AIM
Locate every line in the records below that contains the string "small", and copy each of those lines out. Case matters.
>> begin EXERCISE MATERIALS
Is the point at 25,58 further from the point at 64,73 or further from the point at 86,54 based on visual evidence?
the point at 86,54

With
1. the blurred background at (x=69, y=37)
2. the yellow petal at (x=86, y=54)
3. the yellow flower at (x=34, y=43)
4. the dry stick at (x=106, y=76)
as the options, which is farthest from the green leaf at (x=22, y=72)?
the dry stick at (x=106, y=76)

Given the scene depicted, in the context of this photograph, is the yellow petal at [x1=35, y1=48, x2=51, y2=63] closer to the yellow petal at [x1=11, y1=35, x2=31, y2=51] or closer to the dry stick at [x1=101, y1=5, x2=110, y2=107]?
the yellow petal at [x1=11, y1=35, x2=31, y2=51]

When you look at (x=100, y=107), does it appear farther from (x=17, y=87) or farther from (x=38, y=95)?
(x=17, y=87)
>> end EXERCISE MATERIALS
>> begin EXERCISE MATERIALS
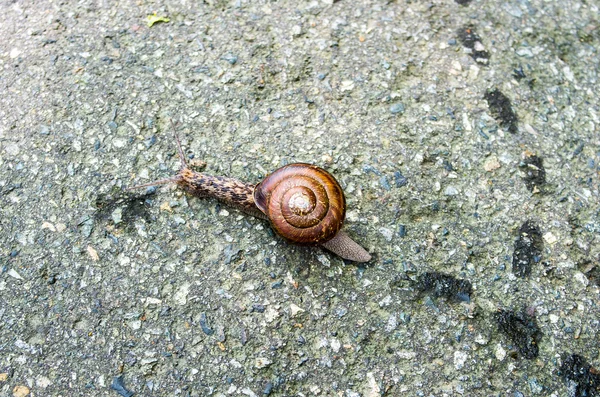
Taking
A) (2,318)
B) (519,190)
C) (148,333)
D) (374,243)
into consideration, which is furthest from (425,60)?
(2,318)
>> end EXERCISE MATERIALS
>> begin EXERCISE MATERIALS
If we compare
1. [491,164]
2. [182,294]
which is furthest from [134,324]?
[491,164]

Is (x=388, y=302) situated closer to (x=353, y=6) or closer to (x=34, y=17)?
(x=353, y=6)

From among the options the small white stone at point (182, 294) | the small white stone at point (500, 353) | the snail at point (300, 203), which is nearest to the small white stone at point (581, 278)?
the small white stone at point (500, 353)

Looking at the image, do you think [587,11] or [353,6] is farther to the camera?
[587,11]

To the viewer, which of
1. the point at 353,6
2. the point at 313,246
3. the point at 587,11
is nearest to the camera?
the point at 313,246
>> end EXERCISE MATERIALS
SOLUTION TO THIS TASK
From among the options the small white stone at point (182, 294) | the small white stone at point (500, 353) | the snail at point (300, 203), which is nearest to the small white stone at point (581, 278)?
the small white stone at point (500, 353)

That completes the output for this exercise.